_STATED PROBLEM_. In the text about a Holocaust survivor's talk, how would you say "Gelbart said the only answer to the Holocaust is for people to “love each other.”" in Spanish?
## Start SELECTED EXTRACT
From Auschwitz, she was moved during winter in an open wagon to another camp, stopping for three days at a railroad siding to permit German troop trains to go through.  There was nothing to eat,  she was covered in ice and snow, and two of her toes became gangrenous, she related.

Even after all these years, she said, she can never forget the sight of Nazi soldiers killing babies, taking them “by their feet and hitting them against walls…. Now, as an adult, I can’t imagine any human being could do that.”

Pausing for a moment, she said, she doesn’t hold the German people responsible, but rather the SS and the Gestapo.  “Personally,” she said, “I have nothing against the German people.   It’s too bad that history is following them.”

I was sitting at a table with Nestor Suarez, principal of Cabrillo Elementary School,  which is located just a few blocks from the San Diego Yacht Club.  We acknowledged each other’s thoughts.  Cabrillo has a “sister school” relationship with a school in Neuahus an der Oste, Germany,  the hometown of Louis Rose, who in 1850 was San Diego’s pioneer Jewish settler.  In 1869, he became founder of the “Roseville” area of San Diego’s Point Loma neighborhood where the Yacht Club is located.

The sister school relationship has evolved into Cabrillo Elementary School offering a German language program to its students from kindergarten through fourth grade, all the better for them to be pen pals with their counterparts in Neuhaus, a town close to the North Sea.

Gelbart said the only answer to the Holocaust is for people to “love each other.”

“We are trapped together on this planet,” she said.  “We have to be good to each other. … Tear down the walls.”
## End SELECTED EXTRACT
## Start EXTRACTED MATERIAL
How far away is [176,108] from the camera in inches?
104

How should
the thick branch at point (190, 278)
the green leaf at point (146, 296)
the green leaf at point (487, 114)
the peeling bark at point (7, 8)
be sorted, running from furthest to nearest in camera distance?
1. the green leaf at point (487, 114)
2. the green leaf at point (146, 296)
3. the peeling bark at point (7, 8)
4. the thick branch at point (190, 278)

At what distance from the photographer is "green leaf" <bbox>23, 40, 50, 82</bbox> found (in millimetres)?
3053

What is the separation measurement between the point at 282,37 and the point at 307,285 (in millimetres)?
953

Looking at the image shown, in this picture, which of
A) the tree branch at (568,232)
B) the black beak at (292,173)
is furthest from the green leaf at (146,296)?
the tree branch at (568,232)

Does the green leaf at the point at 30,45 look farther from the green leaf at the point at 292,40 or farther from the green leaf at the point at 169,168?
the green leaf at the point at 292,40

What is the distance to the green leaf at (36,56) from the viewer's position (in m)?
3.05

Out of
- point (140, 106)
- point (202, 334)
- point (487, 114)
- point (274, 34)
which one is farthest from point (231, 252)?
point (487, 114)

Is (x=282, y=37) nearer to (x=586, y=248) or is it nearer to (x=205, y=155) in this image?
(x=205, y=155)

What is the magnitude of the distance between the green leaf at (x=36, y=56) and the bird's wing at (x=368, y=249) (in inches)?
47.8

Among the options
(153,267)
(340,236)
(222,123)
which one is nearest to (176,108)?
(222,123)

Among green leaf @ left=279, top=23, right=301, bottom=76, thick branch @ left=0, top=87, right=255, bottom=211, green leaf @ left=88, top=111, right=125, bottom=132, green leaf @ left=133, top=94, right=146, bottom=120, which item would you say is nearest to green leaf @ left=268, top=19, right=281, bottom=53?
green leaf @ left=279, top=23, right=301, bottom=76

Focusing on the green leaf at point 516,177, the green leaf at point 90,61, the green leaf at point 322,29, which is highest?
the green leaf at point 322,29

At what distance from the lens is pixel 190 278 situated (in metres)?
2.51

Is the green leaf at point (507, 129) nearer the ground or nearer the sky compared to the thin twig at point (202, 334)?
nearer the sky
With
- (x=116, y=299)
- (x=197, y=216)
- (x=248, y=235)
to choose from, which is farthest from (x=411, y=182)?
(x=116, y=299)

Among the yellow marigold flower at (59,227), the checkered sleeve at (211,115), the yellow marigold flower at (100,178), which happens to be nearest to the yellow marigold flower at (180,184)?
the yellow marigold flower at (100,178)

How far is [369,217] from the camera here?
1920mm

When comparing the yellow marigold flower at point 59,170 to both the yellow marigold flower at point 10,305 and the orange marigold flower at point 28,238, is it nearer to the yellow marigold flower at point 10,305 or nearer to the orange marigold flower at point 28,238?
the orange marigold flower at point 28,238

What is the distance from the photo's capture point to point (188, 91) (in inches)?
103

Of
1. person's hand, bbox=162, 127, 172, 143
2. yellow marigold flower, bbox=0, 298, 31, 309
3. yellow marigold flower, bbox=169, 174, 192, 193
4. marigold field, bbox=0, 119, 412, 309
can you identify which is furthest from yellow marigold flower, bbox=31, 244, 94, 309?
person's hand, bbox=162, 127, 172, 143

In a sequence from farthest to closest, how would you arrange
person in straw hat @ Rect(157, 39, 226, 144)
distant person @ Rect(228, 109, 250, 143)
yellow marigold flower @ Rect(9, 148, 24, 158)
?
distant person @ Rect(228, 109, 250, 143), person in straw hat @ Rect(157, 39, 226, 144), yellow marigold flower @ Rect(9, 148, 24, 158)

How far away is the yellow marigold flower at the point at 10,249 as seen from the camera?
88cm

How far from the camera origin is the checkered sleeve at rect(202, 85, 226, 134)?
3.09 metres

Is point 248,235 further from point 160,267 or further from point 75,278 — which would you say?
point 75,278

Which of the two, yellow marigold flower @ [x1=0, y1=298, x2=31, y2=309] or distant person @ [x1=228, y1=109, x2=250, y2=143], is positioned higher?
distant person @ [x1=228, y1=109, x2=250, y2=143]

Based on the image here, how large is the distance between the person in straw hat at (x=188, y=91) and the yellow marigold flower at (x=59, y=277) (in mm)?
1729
## End EXTRACTED MATERIAL
_SOLUTION TO THIS EXERCISE_. Gelbart dijo que la única respuesta al Holocausto es que las personas “se amen unas a otras”.